Below I will provide a version of this mechanic, written in the mechanical language of 5e (to the best of my ability)
Hero Points
(replaces inspiration)
Hero points represent a player character’s unique ability to act heroically against adversity.
At the beginning of each play session, each player loses any hero points they have accumulated, then recieves 1 hero point. Depending on the average duration of your group’s gaming sessions, the DM may increase or decrease the frequency of this by periodically resetting hero points mid-session, or only once every couple sessions. The expectation is that this reset will occur roughly once every 3-5 hours of play.
The DM may award additional hero points for any reason. They are encouraged to give out hero points to reward good roleplaying, good tactics, or any behaviour which improves the play experience for everyone at the table. A DM should award an average of approximately one hero point for every hour of play. You can have multiple hero points, but you can never have more than 3 hero points.
Whenever you roll an attack roll, saving throw, or ability check, you may spend a hero point after seeing the result and after the DM tells you whether or not the roll was a success or failure. If you do, you reroll the check and must use the new result, even if it is worse. This roll is unaffected by whether you have advantage or disadvantage on the check.

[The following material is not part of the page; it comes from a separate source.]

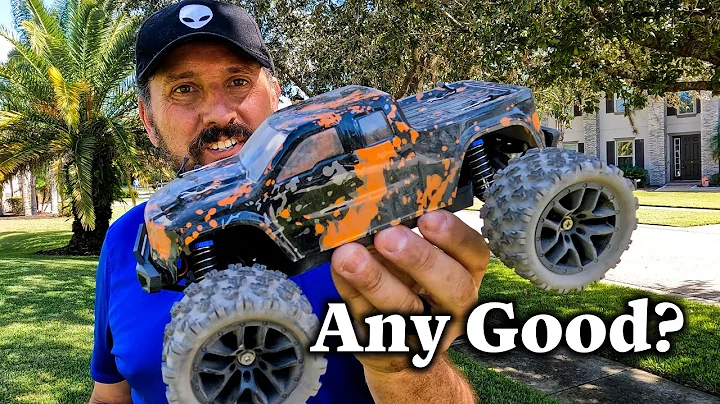 HAIBOXING 1:18 Scale RC Monster Truck 18859E 4X4 Off Road Remote Control Truck Reviewed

Whenever you would fall unconscious due to being reduced to 0 HP, or whenever you would accumulate a death saving throw failure, you may spend all of your hero points in order to remove any death saving throw failures and become stabilized at 0 HP.
The DM may provide other options for how to spend hero points, such as altering the story or introducing new information which benefits the party.
That’s it, that’s the whole mechanic. In general I just think 2e does a much better job of the “inspiration” system than 5e.
In my years as both a player and a DM, I can count on one hand the number of times I ever saw Inspiration being awarded to 5e players. It simply isn’t a good system. The DM fiat needed to receive it makes it unpredictable, and it’s way too hard to get players to actually spend it once they have it.
The Hero Points system is much better because it resets every session, meaning that players will have a predictable way to get hero points, and that they will have a good reason to spend them; even if the DM forgets to award it. And since they will be spending that resource more often, the DM will have more reminders that the mechanic exists.
I encourage DMs out there to experiment with this system in their own games. And let me know how it goes.
One of my favorite mechanics from pf2e is secret checks.
An awkward moment that can come up is when a player is trying to get information - maybe they’re scouring a library, recalling knowledge about a creature’s weaknesses, etc. - the DM asks for the appropriate roll, and the player rolls a nat 1. DM then has two options - give the player nothing, or give the player false info.
If they give nothing, then it might feel like everybody’s time was wasted. If they give false info, the players have metagame knowledge that the info was brought about by a failed roll.
PF2e’s approach to this calls for the DM to roll behind the screen, using the player’s modifier, and proceed from there. I love the tension this can add. An unknown stealth roll as you hide from a dangerous monster that might not have seen you, trying to read an NPC to hopefully discern whether they believed your lie, and so much more all made possible by simply not knowing how the dice fell.
Definitely not for every table - people do like rolling dice, after all - but I’ve loved the moments that have come from it at my table.